Likewise, if supporters of Amoris Laetitia could stop insisting that everyone who raises legitimate questions, either about its content or its binding force, are therefore obstructionists suffering from assorted forms of psychological dysfunction, that would help too – as would acknowledging that there are various readings of Vatican II, and that not everyone who doesn’t quite share theirs is necessarily “rejecting the council.”

Read what you wrote here, John.  Where have the “conservatives” said that those “in the main” are enemies of the Faith?  It seems like you understand that there is a small group doing this, and since the four cardinals have never opposed supporting Amoris Laetitia, you are arguing against the reality of the situation. They simply want clarity.

Now, as for the other side, it would seem that you think that only bizarre accusations are being made (and by your publication to boot).

It would also likely be a balm if both sides could abandon their pretense of not only being right on the issues, but having the more virtuous motives.

Wow!  So glad you are omniscient to know their motives!  We’re talking about two diametrically opposed versions of Truth.  Only one of them can be right, but you seem to want everyone just to give in a little.  You don’t give in on Truth.  You grab onto it as hard as you can.  So, when you have one group saying that the misinterpretations are a jeopardy to the faithful and another group saying “They’re just crazy!”, it should give you pause.

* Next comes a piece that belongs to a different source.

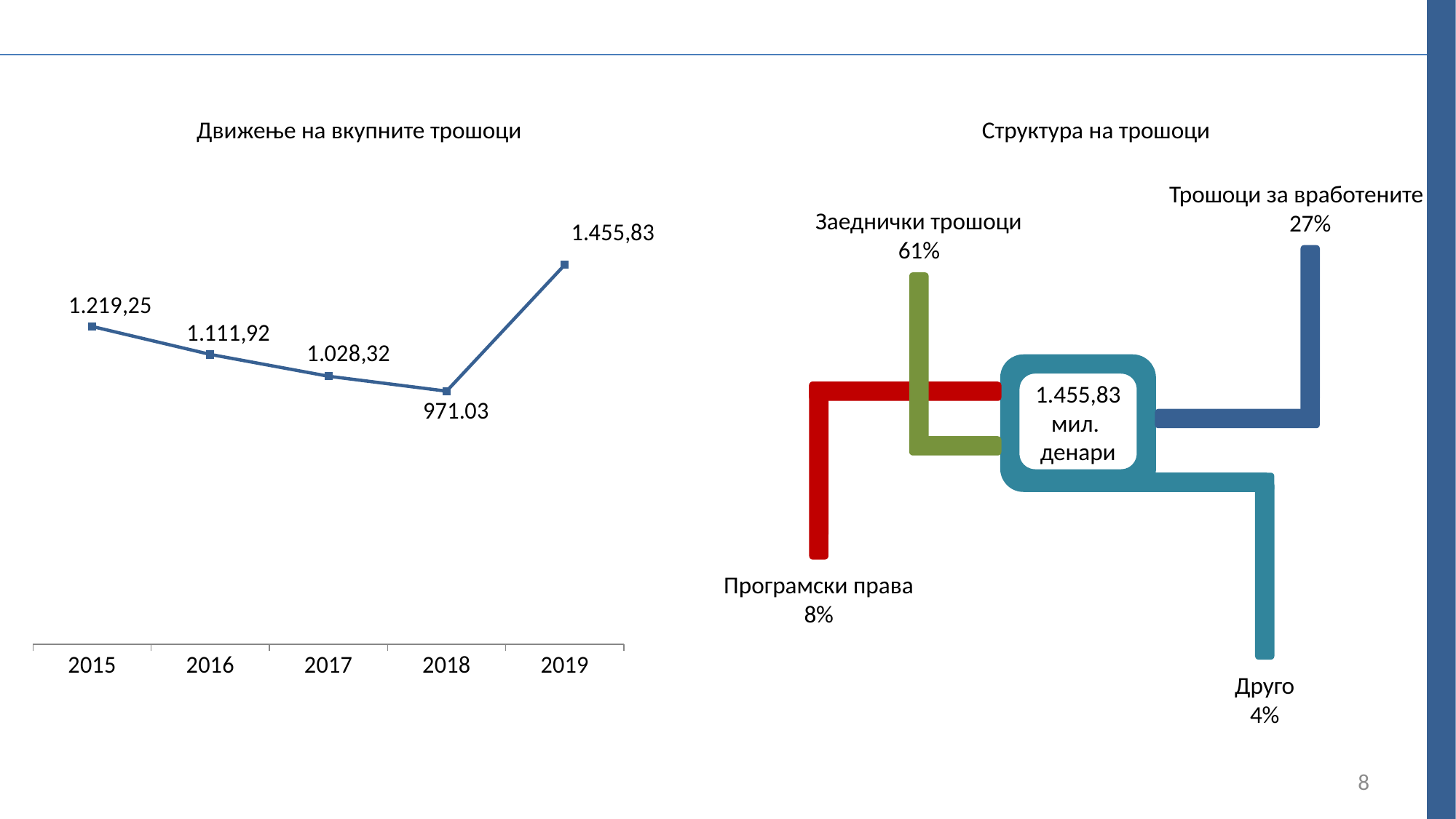
In the chart titled 'Движење на вкупните трошоци', what is the value for 2015? 1.219,25 In the chart titled 'Движење на вкупните трошоци', what is the value for 2019? 1.455,83 In the chart titled 'Движење на вкупните трошоци', which year has the lowest value? 2018 In the chart titled 'Движење на вкупните трошоци', how many years are shown on the x axis? 5 What kind of chart is 'Движење на вкупните трошоци'? Line chart In the chart titled 'Движење на вкупните трошоци', what is the value for 2018? 971.03 In the chart titled 'Движење на вкупните трошоци', which is larger, the value for 2016 or the value for 2017? 2016 In the chart titled 'Движење на вкупните трошоци', which year has the highest value? 2019 In the diagram titled 'Структура на трошоци', which category has the smallest share? Друго In the chart titled 'Движење на вкупните трошоци', do the values rise or fall from 2015 to 2018? Fall In the chart titled 'Движење на вкупните трошоци', what is the difference between the values for 2015 and 2016? 107,33 In the diagram titled 'Структура на трошоци', what share is shown for 'Заеднички трошоци'? 61%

Granted, this cycle of charge and counter-charge has become so habitual over the last five decades that abandoning it now may be little more than a pipe dream. Granted, too, the fact that these terms are wildly over-used doesn’t mean there no longer really is such a thing as dissent, or openly rejecting the teaching of a council.

Really?  This is your take away?  Again, you have people who are totally and utterly willing to back up every charge they make with Church teaching and tradition, and another group that says “They’re just stuck in the past!  The Church is living and breathing and you just don’t like this Pope!”

To reverse Thomas Aquinas’s famous dictum, however, the fact that a thing may be legitimately used does not negate the very real possibility of abuse.

In the end, there are serious questions raised by Amoris Laetitia regarding the Church’s pastoral care of divorced and civilly remarried persons, and just in terms of betting odds, it’s a long-shot that one camp possesses all the right answers and the other absolutely none.

I’ll take that bet!  That said, you’re acting as if people are saying the whole document should be ditched.  Is this the case with Archibishop Chaput, who has expressed support for the dubia?  https://cruxnow.com/church-in-the-usa/2016/11/18/chaput-says-issued-amoris-rules-pope-asked/  It’s all about the interpretation!

For the pro-Amoris Laetitia side, there are important values at stake, including the authority of the synodal process that led to the document as well as that of the pope who issued it. For the camp with doubts, it’s the broader tradition of the Church with regard to marriage and divorce.

I don’t know what common ground between the two might look like, but I suspect it begins by accepting all of the above as valid, as well as a “cease and desist” order on impugning people’s integrity.

Who’s questioning the authority of the pope????

Over time, the Church will almost certainly evolve towards one of its classic “both/and” solutions to what were initially seen as “either/or” problems. How long it takes to get there, however, may in part be determined by whether in the here-and-now, the rhetorical heat can at least be turned down.

Yes, the slowly boiled frog does die much easier.  Sigh.  What can a guy say who’s just published a scathing review of the four cardinals say?  “Let’s all turn it down while my publication just turned it up!”  Come on, John.  It would have been better just to say “Whoa!  I didn’t read before I published!”  Trying to play the middleman now is rather hypocritical.

I think what you might have meant to say, John, was “Mea culpa.”